Poço
É cada vez mais difícil mergulhar no poço da mistura de angústias antigas, embora não seja mau. O meu caminho foi sempre aos pulos pendurada num muro
mais vale imaginar
(imaginar = tirar uma imagem, como quem tira uma fotografia)
Há um poço na quinta. Mais que um, até, mas aquele é o poço por excelência, representa todos os poços de quintas, todos os poços que existem, todos os dos pesadelos, dos meus, todos os sonhos de poços.

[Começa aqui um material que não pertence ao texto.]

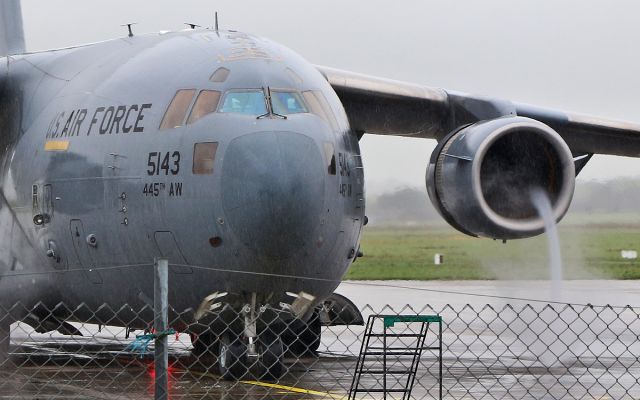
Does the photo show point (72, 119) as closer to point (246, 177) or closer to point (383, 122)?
point (246, 177)

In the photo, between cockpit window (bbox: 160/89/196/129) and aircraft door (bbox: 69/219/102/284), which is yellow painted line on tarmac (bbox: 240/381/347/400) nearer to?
aircraft door (bbox: 69/219/102/284)

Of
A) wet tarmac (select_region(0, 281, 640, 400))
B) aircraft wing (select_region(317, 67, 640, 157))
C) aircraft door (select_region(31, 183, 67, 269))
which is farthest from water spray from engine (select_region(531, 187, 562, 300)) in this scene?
aircraft door (select_region(31, 183, 67, 269))

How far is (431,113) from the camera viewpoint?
691 inches

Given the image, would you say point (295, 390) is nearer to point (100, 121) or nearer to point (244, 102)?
point (244, 102)

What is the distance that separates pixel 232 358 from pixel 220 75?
2595 mm

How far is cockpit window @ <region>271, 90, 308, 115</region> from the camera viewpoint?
12.4 metres

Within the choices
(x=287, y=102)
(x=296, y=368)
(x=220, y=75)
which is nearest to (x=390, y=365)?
(x=296, y=368)

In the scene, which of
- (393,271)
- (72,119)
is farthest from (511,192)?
(393,271)

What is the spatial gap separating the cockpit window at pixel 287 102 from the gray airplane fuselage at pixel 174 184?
66 mm

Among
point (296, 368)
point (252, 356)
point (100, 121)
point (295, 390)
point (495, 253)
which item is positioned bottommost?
point (495, 253)

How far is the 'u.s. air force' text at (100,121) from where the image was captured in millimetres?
12836

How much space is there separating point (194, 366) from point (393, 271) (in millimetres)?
21201

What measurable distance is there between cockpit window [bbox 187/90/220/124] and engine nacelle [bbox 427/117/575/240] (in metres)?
3.33

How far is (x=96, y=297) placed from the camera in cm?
1354
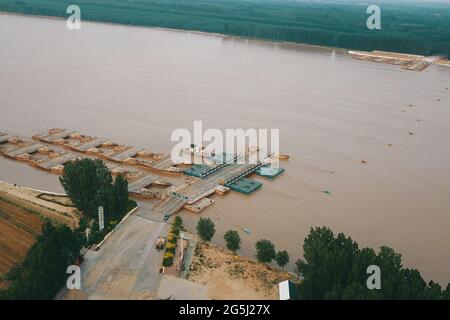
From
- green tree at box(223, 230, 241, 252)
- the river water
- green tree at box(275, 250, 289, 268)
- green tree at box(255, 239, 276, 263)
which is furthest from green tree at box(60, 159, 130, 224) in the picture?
green tree at box(275, 250, 289, 268)

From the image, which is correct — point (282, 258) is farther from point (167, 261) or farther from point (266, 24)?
point (266, 24)

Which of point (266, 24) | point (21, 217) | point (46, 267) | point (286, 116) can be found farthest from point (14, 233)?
point (266, 24)

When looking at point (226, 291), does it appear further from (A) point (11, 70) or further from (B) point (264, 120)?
(A) point (11, 70)

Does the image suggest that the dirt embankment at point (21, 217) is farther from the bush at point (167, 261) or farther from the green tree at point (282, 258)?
the green tree at point (282, 258)

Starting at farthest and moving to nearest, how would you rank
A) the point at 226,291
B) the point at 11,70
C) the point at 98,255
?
the point at 11,70 → the point at 98,255 → the point at 226,291

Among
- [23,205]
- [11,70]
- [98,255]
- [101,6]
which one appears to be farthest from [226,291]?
[101,6]
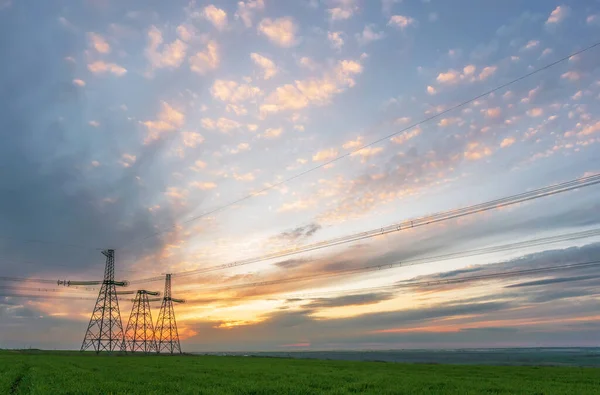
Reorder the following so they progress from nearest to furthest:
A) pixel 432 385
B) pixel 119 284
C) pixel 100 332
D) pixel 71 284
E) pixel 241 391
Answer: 1. pixel 241 391
2. pixel 432 385
3. pixel 100 332
4. pixel 119 284
5. pixel 71 284

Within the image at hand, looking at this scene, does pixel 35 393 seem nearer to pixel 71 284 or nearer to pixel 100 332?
pixel 100 332

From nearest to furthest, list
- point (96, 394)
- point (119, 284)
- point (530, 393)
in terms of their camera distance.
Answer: point (96, 394), point (530, 393), point (119, 284)

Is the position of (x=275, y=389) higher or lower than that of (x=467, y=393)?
higher

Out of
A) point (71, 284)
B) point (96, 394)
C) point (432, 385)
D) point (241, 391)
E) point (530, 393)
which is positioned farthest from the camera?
point (71, 284)

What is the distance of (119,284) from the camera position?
330 feet

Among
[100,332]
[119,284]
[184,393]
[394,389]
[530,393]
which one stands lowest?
[530,393]

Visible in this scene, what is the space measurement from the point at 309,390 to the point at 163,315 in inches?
3826

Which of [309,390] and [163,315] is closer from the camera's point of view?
[309,390]

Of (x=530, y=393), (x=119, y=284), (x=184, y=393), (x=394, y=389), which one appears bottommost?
(x=530, y=393)

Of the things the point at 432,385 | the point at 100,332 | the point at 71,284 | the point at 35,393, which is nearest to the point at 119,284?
the point at 100,332

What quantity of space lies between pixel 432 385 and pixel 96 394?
2588 cm

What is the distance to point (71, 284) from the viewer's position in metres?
110

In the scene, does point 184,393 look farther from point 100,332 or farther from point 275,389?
point 100,332

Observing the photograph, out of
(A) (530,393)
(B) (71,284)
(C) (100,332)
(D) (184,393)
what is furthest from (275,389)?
(B) (71,284)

Fica à beira de uma vala que se enche no inverno e se esvazia por completo no verão e à sombra de um castanheiro de castanhas venenosas; sobre a vala ainda correm uns carris de ferro onde nunca se mantiveram, por mais do que um ano, as tábuas daquela ponte (a outra, mais valente, de ferro forjado e retorcido, décadas de passos por cima e sempre sem cair, as tábuas já todas podres, não havia salto possível, mas ainda se ia passando sempre) e aquela dos carris, sempre só em carris onde nos equilibrávamos. Nos porque não há histórias de quintas sem existirem plurais de primos. Ao lado o poço, ao lado e acima, um poço que fica num alto, escava-se um poço num alto (um alto baixinho), não sei se lá estava antes, penso que foi feito com o poço. Um caminho de alguns passos de silvas, muitas silvas, ainda lá está esse poço, mas tantas silvas que já não se passa, e um muro baixo, de bocados de não sei o quê, amarelo, que se desfazia quase; uma nora que ainda levava àgua, e nós (sempre este nós que ia variando, nem sei bem quem, alguéns primos) com o pau à volta e a água a subir nos baldes furados e ferrugentos mas com algum esforço conseguiamos fazer correr a água: entrava num buraco, saía mais adiante num aqueduto de arcos mais baixos de eu. Ou mais altos, alguns, talvez, já que é num alto.
É o que interessa num poço, a água. É essa água que me atrái na memória neste poço, porque não está lá, não se vê (vejo-a como se fosse agora e não vou lá há anos, apesar de passear ao lado). O fundo do poço é uma relva, é côr de relva clarinha, côr de relva fina e fofa, côr da relva mais confortável do mundo, é muito verde, um verde quase plano, até se atirar uma castanha venenosa, uma maçã, uma pedra. Qualquer coisa que se atire faz um buraco naquela relva macia e por baixo, por baixo aparece uma água muito preta de não se sabe quantos metros de altura num poço de paredes lisas que se desfazem e que tem como escada uma coluna de baldes de ferro podres.
É isso. Sou eu que me vejo de pé (embora nunca tenha feito semelhante graça) sobre esse muro baixo, a olhar para uma relva plana de memórias, sem atirar maçãs ou castanhas venenosas ou pedras. Não me apetece escalar noras, muito menos para efeitos literários.
- Ai que eu morro aqui!
- Uma perninha, porque não?
Obrigada pela “visita guiada” a esse poço =)
Por momentos (os momentos em que te li), senti-me lá. Seja esse “lá” onde for.
Nesse poço.
Quase senti o cheiro do poço, o cheiro da água fresca lá embaixo. Arranhei-me nas silvas que rodeiam o poço, apanhei as castanhas e atirei-as à água. Pude ouvir o som.
Obrigada pela viagem =)*
Chama-se (ou chamamos-lhe) Poço das Castanhas. Mas a água, sendo provavelmente fresca, não tem nada ar disso…é um sítio muito bonito e perigoso. Beijinhos, Kooka.